Although fires in California typically peak in the summer, major fires have occurred in December and January in recent years.

“Everyone says California has a year-round fire season,” said George Nuñez, captain of Cal Fire, the state fire agency. “And that’s just part of it.”

On Friday evening, the Monterey County Sheriff’s Office issued an evacuation order to more than 500 people in a coastal stretch south of the small seaside town of Carmel-by-the-Sea. A section of Route 1 was closed as the fire raged along the famous coastal highway, obscuring the road’s dramatic bridges in smoke.

Videos posted to social media showed a red glow visible over 60 miles away in Santa Cruz. Shifting winds are expected to push the smoke north toward the Monterey Peninsula and the town of Salinas on Saturday, according to the National Weather Service.

Nuñez said 120 firefighters were on the scene Friday night and Saturday. But intense wind conditions and steep terrain made it difficult for crews to contain the fire. The fog that usually rolls over the coast in the evening was abnormally light, he said.

“Usually you get this recovery overnight and things slow down, but last night we didn’t get that,” Nuñez said.

The dwindling workforce during what was to be the off-season made controlling the fire more difficult.

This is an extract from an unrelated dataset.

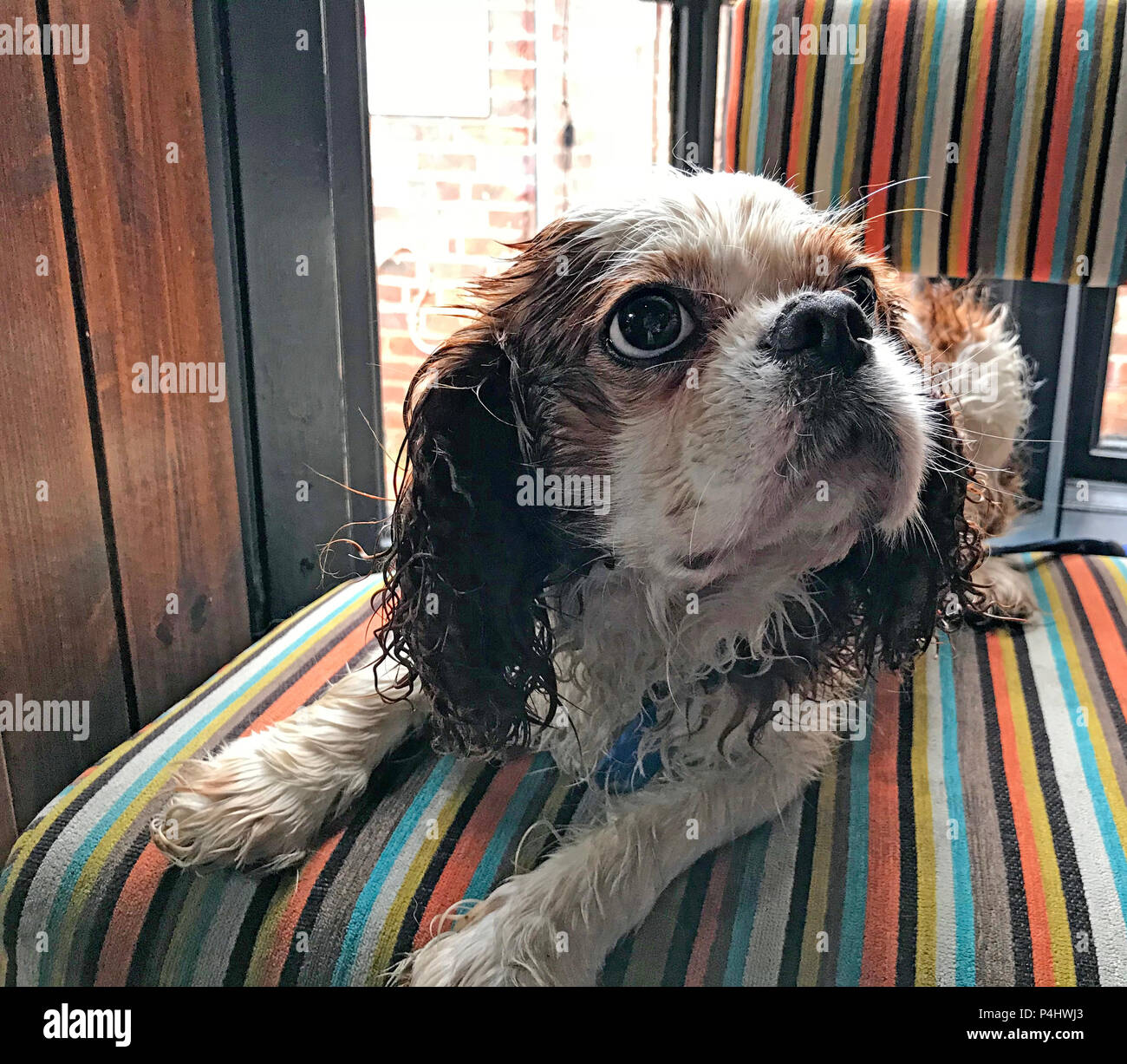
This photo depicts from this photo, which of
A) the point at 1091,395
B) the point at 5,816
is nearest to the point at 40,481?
the point at 5,816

During peak fire season, Mr. Nuñez’s unit has 17 fully equipped fire trucks, he said. But when the official fire season ended on January 3, that number was reduced to two. More than 100 seasonal firefighters have been laid off for a three-month period.

“Funding is only available for a certain period of time, and we cannot run the seasonal program any longer,” Nuñez said.

But with the prolonged drought, this funding schedule no longer matches the reality of fire season on the ground.

“Some of the units that were closing for fire season ended up with snow for an extended period of time, and that’s not happening anymore,” Nuñez said.

With limited resources, Nuñez’s unit sought additional personnel and equipment from other fire departments under a resource-sharing plan called “mutual aid.”

With milder winds on Saturday, Mr Nuñez said he hoped crews would be able to bring the blaze under control. But the region is not expecting rain until late February, so conditions will remain conducive to fires, he said.